Step 2: Penn State’s 3D community jumps in to help

As Simpson started to share what his class was doing, the 3D network around Penn State wanted to know how they could help. He connected with Penn State’ College of Medicine at the Hershey Medical Center to find out about their immediate needs. Within days, hundreds of emails were sent, connections forged and a new endeavor was formed.

“Over the course of three weeks, we went from a five-person group to over 400 people on 21 different campuses. With all of these connections and offers to help, things came together very, very quickly,” he says.

Step 3: A team of 400 people collaborate to form MASC – and get busy

Within a few weeks, what had started as an idea for a class project had turned into a collaborative team of faculty, students, clinicians and doctors forming the Manufacturing and Sterilization for COVID-19, or MASC initiative. Collaborators came from all over within Penn State, as well as local manufacturing companies like Actuated Medical, Morgan Advanced Materials, Salimetrics and Xact Metal and the newly opened community maker-space, The Rivet at Discovery Space.

The team first worked on a 3D printed prototype for face shields. They used a design created and shared by PRUSA, an open source 3D printing company in the Czech Republic, and began to modify it to work for their needs. Some faculty members and engineers used their labs to organize operations, but most of the work has been done remotely due to stay-at-home orders from Gov. Tom Wolf. The rest of the team collaborated from their homes, using personal 3D printers to work as quickly as possible.

Step 4: Local manufacturers pivot to create PPEs

Within days, the team had modified the open design, and worked with the Penn State Applied Research Lab, making sure that they had the correct plastic, using laser cutting to finalize the face shield for the initial prototype.

Hershey Medical Center loved the effort and the result, and reached out to Universal Protective Packaging, Inc. (UPPI), a Harrisburg-based manufacturer that started producing thousands of face shields per day for the staff and patients at Hershey. Meanwhile, the team reached out to the Innovation Hubs at 21 of the 24 Penn State commonwealth campuses to ask for their help 3D-printing face shields that could be locally distributed within each community. Many had already engaged their local communities independently, and Simpson and his team helped them navigate the legal and regulatory landscape for medical devices and PPE.

In Happy Valley, medical supply company Actuated Medical answered the call early as well, pivoting from producing surgical instruments to manufacturing sturdy, breathable face shields that could be quickly distributed to first responders, teachers, athletes and even nursing home residents.

“These small nursing homes and local municipalities are not high on the prioritization list like giant hospitals,” Simpson said. “But these people need PPE just as badly.”

The Rivet worked with Actuated Medical to produce more than 300 face shields with its inventory of 3D printers and laser cutters.

Step 5: Continued collaboration to help stem the tide of COVID-19

“Collaboration has been critical to the success of MASC,” Simpson says. “Innovating in the manufacturing space as well as the sterilization space with experts at Penn State and beyond.”
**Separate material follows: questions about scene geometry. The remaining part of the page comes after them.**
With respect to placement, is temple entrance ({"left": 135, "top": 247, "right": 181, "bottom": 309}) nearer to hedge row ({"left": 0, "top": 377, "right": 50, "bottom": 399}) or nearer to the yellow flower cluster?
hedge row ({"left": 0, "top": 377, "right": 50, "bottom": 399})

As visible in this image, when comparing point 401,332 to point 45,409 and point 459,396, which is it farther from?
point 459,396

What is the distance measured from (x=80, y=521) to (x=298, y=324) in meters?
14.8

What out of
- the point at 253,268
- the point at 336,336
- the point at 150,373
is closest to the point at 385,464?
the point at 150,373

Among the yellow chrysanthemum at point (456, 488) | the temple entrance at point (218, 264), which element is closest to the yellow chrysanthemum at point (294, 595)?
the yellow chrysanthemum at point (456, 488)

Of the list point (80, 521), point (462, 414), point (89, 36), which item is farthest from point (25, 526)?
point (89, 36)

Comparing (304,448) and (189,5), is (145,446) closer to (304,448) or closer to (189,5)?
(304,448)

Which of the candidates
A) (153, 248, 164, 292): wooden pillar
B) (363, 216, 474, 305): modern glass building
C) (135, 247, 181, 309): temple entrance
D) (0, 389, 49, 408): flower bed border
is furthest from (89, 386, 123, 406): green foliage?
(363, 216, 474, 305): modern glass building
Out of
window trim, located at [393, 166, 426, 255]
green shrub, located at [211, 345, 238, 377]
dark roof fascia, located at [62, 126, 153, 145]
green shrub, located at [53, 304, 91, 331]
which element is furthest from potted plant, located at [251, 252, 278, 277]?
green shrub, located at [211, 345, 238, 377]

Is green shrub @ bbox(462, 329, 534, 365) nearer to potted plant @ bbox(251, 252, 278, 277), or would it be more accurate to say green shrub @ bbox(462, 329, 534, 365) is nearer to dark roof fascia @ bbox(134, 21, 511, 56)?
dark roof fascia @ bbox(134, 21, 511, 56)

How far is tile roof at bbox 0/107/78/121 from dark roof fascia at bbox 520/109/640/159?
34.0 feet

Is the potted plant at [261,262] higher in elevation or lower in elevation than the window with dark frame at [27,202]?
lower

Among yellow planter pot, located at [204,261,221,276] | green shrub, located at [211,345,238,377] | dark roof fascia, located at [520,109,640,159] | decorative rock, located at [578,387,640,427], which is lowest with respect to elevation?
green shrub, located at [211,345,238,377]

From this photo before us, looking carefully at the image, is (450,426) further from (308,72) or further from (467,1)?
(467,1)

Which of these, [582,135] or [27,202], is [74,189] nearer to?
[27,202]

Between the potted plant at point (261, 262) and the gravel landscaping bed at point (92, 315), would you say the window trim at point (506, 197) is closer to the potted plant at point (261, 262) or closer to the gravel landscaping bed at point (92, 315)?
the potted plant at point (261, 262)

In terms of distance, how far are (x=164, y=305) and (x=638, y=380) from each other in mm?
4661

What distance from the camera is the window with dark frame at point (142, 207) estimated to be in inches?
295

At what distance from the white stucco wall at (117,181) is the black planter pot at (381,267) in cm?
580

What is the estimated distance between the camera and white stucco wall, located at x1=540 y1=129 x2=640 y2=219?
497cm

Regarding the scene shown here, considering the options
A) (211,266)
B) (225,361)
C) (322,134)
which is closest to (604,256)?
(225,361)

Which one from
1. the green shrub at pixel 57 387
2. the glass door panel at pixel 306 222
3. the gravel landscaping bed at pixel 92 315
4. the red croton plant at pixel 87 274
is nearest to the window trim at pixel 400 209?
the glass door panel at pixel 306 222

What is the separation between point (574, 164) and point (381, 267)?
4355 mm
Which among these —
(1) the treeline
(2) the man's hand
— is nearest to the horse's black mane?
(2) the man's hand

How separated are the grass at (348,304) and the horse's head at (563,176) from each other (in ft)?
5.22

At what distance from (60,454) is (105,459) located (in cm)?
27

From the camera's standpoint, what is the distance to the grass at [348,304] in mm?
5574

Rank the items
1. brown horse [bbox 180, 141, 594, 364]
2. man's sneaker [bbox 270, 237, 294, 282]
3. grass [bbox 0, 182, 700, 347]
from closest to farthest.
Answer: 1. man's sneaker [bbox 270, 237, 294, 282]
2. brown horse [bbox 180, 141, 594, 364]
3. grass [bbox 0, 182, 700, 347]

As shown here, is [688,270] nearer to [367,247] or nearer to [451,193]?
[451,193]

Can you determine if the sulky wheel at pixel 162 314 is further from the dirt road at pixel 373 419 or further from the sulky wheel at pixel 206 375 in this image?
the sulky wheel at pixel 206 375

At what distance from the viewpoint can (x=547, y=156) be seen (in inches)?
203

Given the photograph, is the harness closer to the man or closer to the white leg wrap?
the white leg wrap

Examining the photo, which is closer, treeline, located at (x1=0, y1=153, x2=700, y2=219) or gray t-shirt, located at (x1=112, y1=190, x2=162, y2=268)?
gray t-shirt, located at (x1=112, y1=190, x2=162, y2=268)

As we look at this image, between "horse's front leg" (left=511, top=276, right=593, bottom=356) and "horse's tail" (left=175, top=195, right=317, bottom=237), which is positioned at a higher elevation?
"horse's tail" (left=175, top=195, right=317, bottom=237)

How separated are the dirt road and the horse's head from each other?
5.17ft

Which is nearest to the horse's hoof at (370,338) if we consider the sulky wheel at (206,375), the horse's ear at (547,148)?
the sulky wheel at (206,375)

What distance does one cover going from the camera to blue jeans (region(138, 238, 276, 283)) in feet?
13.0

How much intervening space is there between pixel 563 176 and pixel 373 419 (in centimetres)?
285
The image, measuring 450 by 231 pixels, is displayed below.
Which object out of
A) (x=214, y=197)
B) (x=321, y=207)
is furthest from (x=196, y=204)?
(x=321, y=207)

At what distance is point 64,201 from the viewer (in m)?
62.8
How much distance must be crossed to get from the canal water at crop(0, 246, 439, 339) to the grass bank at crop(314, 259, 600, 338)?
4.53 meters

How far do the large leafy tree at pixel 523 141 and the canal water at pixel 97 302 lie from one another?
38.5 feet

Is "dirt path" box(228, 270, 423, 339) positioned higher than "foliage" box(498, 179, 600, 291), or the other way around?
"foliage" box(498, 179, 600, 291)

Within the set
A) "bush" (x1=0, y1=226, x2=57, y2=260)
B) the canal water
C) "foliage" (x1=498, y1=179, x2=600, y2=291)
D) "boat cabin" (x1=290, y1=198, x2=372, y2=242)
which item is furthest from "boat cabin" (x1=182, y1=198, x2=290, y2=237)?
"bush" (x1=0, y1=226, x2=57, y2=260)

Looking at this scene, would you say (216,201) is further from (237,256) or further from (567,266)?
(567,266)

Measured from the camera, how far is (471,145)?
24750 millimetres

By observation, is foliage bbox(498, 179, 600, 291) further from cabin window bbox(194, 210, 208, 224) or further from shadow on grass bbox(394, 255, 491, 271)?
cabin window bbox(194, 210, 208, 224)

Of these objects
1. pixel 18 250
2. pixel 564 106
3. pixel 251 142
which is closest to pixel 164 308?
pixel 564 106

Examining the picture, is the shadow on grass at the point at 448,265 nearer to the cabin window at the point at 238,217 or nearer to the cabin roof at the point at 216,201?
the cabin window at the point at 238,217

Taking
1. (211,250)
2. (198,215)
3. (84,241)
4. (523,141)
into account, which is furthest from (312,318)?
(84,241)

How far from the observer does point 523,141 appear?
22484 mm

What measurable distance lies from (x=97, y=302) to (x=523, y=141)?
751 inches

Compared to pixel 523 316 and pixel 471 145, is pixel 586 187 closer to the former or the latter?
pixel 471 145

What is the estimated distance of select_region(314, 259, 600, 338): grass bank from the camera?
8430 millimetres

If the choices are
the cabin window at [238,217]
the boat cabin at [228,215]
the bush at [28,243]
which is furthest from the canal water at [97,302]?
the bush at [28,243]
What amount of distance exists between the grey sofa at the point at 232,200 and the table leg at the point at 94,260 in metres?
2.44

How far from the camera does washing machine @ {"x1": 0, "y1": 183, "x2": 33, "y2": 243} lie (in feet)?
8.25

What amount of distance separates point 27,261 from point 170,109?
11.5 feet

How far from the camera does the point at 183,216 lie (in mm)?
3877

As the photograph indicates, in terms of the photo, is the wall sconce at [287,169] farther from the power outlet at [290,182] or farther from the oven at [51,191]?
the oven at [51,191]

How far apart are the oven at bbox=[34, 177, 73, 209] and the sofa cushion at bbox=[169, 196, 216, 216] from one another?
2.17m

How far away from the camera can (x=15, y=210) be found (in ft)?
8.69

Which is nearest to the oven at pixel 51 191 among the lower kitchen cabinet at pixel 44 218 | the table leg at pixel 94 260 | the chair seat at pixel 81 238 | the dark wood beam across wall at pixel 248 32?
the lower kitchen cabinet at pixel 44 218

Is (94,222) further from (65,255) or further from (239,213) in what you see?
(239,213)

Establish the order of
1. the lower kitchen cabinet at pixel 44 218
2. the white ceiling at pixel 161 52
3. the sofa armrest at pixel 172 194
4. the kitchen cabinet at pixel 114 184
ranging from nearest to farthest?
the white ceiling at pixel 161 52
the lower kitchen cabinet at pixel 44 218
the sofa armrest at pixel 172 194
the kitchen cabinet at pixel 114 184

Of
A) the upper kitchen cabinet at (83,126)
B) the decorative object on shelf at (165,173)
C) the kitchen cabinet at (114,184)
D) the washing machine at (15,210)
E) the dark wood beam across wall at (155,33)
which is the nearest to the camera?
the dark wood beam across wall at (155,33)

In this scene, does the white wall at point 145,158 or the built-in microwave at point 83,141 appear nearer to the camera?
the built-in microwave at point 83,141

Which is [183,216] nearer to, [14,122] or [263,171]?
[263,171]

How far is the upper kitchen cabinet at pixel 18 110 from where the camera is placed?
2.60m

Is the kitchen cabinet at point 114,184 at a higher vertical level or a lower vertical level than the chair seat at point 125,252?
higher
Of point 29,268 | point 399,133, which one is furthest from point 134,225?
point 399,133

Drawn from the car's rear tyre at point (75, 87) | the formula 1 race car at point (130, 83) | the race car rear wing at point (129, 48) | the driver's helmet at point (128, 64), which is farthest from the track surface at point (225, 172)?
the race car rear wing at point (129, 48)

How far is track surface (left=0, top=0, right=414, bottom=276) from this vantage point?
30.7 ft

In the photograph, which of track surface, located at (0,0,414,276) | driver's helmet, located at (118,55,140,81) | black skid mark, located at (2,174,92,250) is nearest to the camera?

In the months since the initial face shield project, MASC has worked on creating and manufacturing gowns, filtration masks and even single patient stethoscopes. Meanwhile, UPPI is getting ready to create and distribute their millionth face shield, helping to protect Pennsylvanians across the Commonwealth. And if the last few months are any indication, the collaboration and problem-solving is far from over.

“A lot of great partnerships and relationships came out of this for the team and for Penn State, in general,” Simpson says, adding, “I hope they last forever!”